---- Passage provided
Vivir: Active Engagement Abroad

La Monica Everett-Haynes
July 12, 2013

At the UA, several programs offered through Study Abroad have a strong community service component.

Among them is a study abroad program in Antigua, Guatemala at the Center for Mesoamerican Research. There, in addition to learning an indigenous language and about the history of revolutions in Central America, students are able to establish their own volunteership or internship, for which they earn UA credit.

UA students studying abroad in Mexico are working with a community center to facilitate programming for youth. (Photo courtesy of Bryant Valencia)

Another strong example of a service-oriented study abroad program is Vivir México, which is now underway. With students currently in Cajones, Guanajuato, about 10 different service projects involving children and adolescents have been organized. Workshops focus on and incorporate a range of topics, including the arts, science, ballet, silkscreen printing, storytelling, drawing, career education and information on college.

This is the second Q&A in a series about the program. To learn more about the study abroad program, read "Vivir: Wildcats in Mexico" at UANews.org/blog.

Among other activities, the UA Vivir México group has visited ruins in Tlateloco, attended demonstrations about the uses of rock formed from cooled lava, observed an activst rally, viewed the artwork of revolutionary painters, learned about the history of Guanajuato, participated in a community potluck and attended a sixth-grade graduation ceremony at a school in Cajones.

Students studying abroad answered our questions about their time in Mexico. The students are: Ashley Tsosie-Mahieu, a doctoral student in the American Indian Studies program; Bryant Valencia, a second year master's student in the UA higher education program and a graduate assistant for Chicano/Hispano Student Affairs; Cydney Rose Mahieu, a public management and policy junior; and Julieta Calderon, a UA Honors College senior studying English and Spanish literature.

Pauline Muñoz shows her workshop group information about a volcano and the reason for its eruption. The group then made a volcano out of clay and used other materials to make it erupt. (Photo courtesy of Bryant Valencia)

Q: The service learning components are a major part of this study abroad program. What have you planned?

Valencia: Myself, Julieta Calderon and Cydney Mahieu put together a week-long lesson plan to teach the kids about teamwork and the importance of this concept in their lives. Our workshop is called "Jugamos Juntos," or We Play Together, which is a workshop for all ages, 5 and up. We planned team builders and games where students have to work in teams to complete tasks. Throughout the week, they will continue to engage in activities that push them to work together. For example, they will be doing a team obstacle course, which they will race to the finish. After each workshop we have time set aside for a quick debrief on what they learned as well as what was challenging for them.
--------
---- Extracted entries
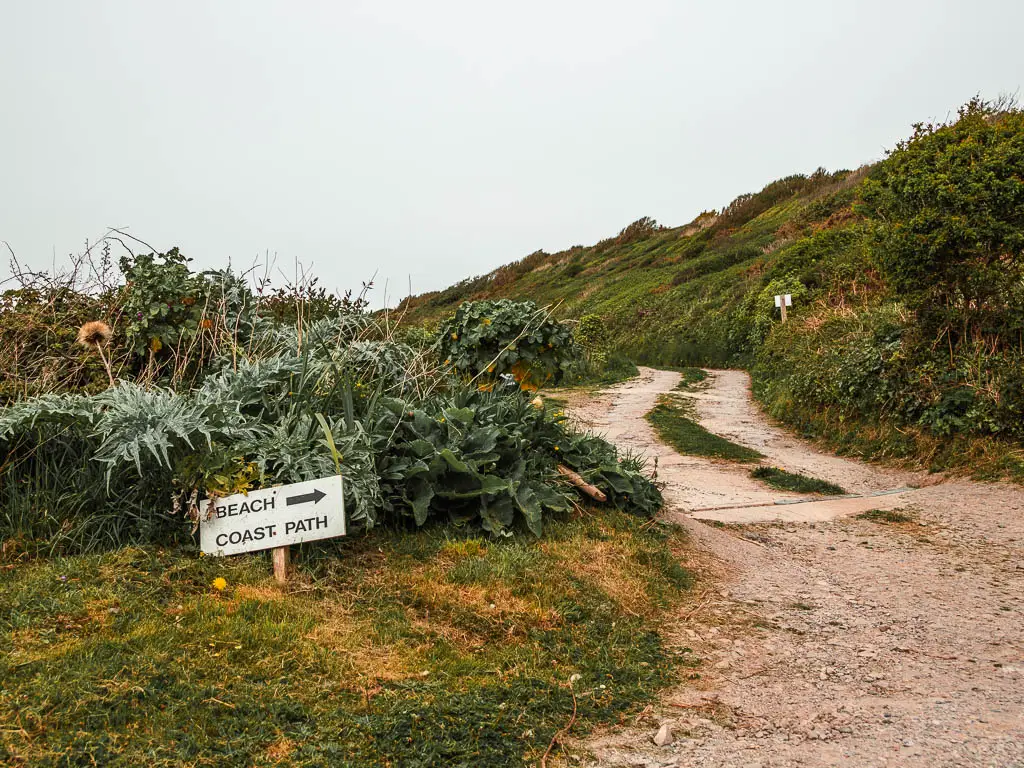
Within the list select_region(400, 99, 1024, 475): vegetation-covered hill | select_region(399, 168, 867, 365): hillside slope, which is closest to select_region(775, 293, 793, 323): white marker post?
select_region(400, 99, 1024, 475): vegetation-covered hill

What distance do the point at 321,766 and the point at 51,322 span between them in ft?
14.0

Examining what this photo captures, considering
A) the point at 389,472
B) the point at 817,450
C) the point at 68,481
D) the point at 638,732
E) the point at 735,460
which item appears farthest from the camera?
the point at 817,450

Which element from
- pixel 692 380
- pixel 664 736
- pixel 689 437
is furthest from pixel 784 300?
pixel 664 736

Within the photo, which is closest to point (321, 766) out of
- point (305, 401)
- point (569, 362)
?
point (305, 401)

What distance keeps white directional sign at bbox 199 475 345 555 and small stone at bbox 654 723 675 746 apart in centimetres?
172

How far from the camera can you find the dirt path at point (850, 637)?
2.75 meters

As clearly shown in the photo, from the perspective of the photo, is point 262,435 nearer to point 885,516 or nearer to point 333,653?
point 333,653

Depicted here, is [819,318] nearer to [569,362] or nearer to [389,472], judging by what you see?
[569,362]

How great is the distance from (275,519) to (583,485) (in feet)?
6.98

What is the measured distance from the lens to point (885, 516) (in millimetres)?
6512

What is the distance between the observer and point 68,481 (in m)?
3.90

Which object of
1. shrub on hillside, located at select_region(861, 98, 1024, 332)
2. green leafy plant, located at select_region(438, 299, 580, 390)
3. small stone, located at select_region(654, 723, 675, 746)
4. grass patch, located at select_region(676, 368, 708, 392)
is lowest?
small stone, located at select_region(654, 723, 675, 746)

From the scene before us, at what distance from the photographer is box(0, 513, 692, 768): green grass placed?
2.49 meters

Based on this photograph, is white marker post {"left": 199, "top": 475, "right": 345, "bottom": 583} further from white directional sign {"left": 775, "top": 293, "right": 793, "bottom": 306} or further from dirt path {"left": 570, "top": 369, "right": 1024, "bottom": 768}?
white directional sign {"left": 775, "top": 293, "right": 793, "bottom": 306}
--------
- [To-do list]:
1. In the article on the Vivir México program, what is the workshop that Valencia, Calderon and Mahieu planned called?
2. Copy word for word the part of the Vivir México article starting with "Valencia: Myself, Julieta" and going on through "challenging for them.".

- [List of solutions]:
1. "Jugamos Juntos," or We Play Together.

2.
Valencia: Myself, Julieta Calderon and Cydney Mahieu put together a week-long lesson plan to teach the kids about teamwork and the importance of this concept in their lives. Our workshop is called "Jugamos Juntos," or We Play Together, which is a workshop for all ages, 5 and up. We planned team builders and games where students have to work in teams to complete tasks. Throughout the week, they will continue to engage in activities that push them to work together. For example, they will be doing a team obstacle course, which they will race to the finish. After each workshop we have time set aside for a quick debrief on what they learned as well as what was challenging for them.